- Died: 2017
- Family: Michael Beach

= Barbara Gomes-Beach =

Boston AIDS activist

Barbara Gomes-Beach (died 2017) was a community organizer and HIV/AIDS activist in Boston. She was the executive director of the Multicultural AIDS Coalition, a nonprofit AIDS prevention and outreach organization in Boston, until her death in 2017.

Gomes-Beach was born in Oakdale, Wareham, MA. She attended Wareham High School. She completed her undergraduate degree in political science from University of Massachusetts Boston and received a graduate degree in city planning from MIT. Her MA thesis on STEM pre-college programs for youth of color was supervised by Mel King. She was of Cape Verdean, Portuguese and African heritage. She was the mother of American actor, Michael Beach.

== Career and advocacy ==
Before working at the Multicultural AIDS Coalition (MAC), Gomes-Beach worked at the Dorchester Bay Economic Development Corporation. She and the MAC work to serve communities of color and end the HIV epidemic.

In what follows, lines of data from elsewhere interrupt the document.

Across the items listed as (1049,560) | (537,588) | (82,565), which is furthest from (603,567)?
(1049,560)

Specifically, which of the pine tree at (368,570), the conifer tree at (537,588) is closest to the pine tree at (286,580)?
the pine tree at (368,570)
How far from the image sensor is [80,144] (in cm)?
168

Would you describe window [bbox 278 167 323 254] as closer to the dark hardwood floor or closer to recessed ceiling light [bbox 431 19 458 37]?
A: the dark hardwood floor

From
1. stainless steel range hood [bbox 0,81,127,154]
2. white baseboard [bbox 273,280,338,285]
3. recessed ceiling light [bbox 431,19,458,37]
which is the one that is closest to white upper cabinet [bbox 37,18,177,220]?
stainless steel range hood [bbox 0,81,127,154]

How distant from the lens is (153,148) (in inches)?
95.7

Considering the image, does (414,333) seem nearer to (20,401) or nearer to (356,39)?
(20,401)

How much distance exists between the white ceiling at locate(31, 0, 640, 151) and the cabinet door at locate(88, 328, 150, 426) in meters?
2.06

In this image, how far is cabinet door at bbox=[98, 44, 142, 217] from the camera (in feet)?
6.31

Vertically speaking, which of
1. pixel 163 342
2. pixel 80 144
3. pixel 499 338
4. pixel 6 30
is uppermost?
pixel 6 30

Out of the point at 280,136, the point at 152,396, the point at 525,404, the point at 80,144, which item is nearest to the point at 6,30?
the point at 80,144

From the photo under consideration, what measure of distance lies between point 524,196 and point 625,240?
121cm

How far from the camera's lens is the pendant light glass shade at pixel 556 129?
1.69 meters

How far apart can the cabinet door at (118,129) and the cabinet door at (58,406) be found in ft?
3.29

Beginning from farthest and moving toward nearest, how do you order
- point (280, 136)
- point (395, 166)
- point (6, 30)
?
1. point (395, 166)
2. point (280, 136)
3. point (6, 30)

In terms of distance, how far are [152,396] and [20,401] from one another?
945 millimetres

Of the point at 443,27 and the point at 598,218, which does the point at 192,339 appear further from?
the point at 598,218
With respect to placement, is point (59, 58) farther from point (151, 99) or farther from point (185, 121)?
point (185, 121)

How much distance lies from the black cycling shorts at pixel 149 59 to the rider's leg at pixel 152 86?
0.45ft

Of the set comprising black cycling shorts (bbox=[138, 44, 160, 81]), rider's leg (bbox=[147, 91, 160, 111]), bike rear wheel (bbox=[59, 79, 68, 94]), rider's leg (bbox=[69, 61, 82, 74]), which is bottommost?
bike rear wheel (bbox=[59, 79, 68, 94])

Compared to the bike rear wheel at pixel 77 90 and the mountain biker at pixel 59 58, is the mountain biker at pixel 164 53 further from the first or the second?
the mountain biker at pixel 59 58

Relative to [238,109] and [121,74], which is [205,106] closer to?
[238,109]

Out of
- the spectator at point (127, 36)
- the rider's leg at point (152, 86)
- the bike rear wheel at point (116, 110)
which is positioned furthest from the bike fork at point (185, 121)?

Gomes-Beach was an advocate for black and Hispanic communities who were affected by the HIV epidemic. During her tenure at MAC, Gomes-Beach advocated for a NIAID trial on Kemron, a low-dose oral drug that was purported to aid HIV patients. Gomes-Beach also led a Multicultural AIDS project that focused on public education on HIV/AIDS. In Massachusetts, she opposed the use of name-tracking in black and Hispanic communities that were infected with HIV. Gomes-Beach was the co-chairperson of the Congressional Black Caucus' AIDS coalition, the AIDS Ad Hoc Committee. She was invited to a Harvard conference, "The Untold Story: AIDS and Black Americans," to discuss the effects of HIV on Black communities and criticized the organizers for not reaching out to local communities.

Gomes-Beach was a commissioner on the Commission on Status of Women in Massachusetts. She was also the consultant for the National Association for Minority Contractors 1988 Convention. Gomes-Beach was a member of the Cape Verdean Day Committee established to inaugurate Governor Michael Dukakis' recognition of Cape Verdean Recognition Week.

In 2023, she was recognized as one of "Boston's most admired, beloved, and successful Black Women leaders" by the Black Women Lead project.